* **Information provided**:
★ ★ ★ ★ ★

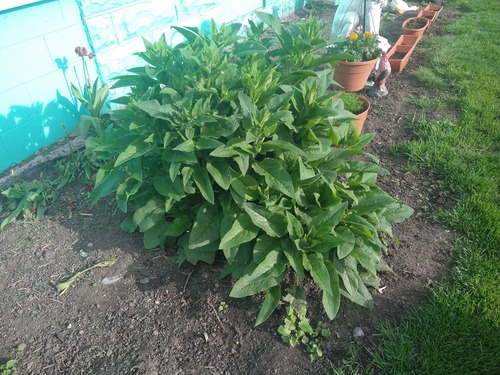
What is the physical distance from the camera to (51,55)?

★ ★ ★ ★ ★

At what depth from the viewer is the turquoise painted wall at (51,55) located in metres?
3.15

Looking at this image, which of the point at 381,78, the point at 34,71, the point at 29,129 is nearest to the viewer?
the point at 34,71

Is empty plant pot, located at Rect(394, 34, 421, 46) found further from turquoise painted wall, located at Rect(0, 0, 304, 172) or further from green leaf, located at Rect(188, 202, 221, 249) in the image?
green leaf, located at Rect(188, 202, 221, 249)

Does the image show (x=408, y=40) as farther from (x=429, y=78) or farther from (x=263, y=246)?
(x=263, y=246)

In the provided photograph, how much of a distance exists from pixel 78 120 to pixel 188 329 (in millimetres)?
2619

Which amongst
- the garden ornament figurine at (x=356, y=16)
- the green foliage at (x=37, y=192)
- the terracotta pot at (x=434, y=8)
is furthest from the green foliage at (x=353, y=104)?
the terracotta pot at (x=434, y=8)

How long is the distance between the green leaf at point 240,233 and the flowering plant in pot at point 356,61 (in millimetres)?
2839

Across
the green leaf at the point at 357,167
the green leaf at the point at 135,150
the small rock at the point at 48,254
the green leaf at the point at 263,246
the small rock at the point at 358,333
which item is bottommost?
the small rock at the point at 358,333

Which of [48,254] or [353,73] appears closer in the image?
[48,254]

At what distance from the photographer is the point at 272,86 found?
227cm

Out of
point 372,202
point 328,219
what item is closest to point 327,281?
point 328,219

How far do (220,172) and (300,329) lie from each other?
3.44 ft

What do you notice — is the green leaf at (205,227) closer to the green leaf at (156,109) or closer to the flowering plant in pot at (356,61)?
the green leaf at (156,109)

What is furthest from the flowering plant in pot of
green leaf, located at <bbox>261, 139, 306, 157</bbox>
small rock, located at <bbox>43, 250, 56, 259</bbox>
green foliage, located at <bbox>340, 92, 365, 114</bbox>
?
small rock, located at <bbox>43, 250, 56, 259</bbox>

★ ★ ★ ★ ★

* **Problem requirements**: Pull out every line of the records above that contains the word "foliage".

* **Correct answer**:
- the green foliage at (x=37, y=192)
is furthest from the green foliage at (x=353, y=104)?
green foliage, located at <bbox>340, 92, 365, 114</bbox>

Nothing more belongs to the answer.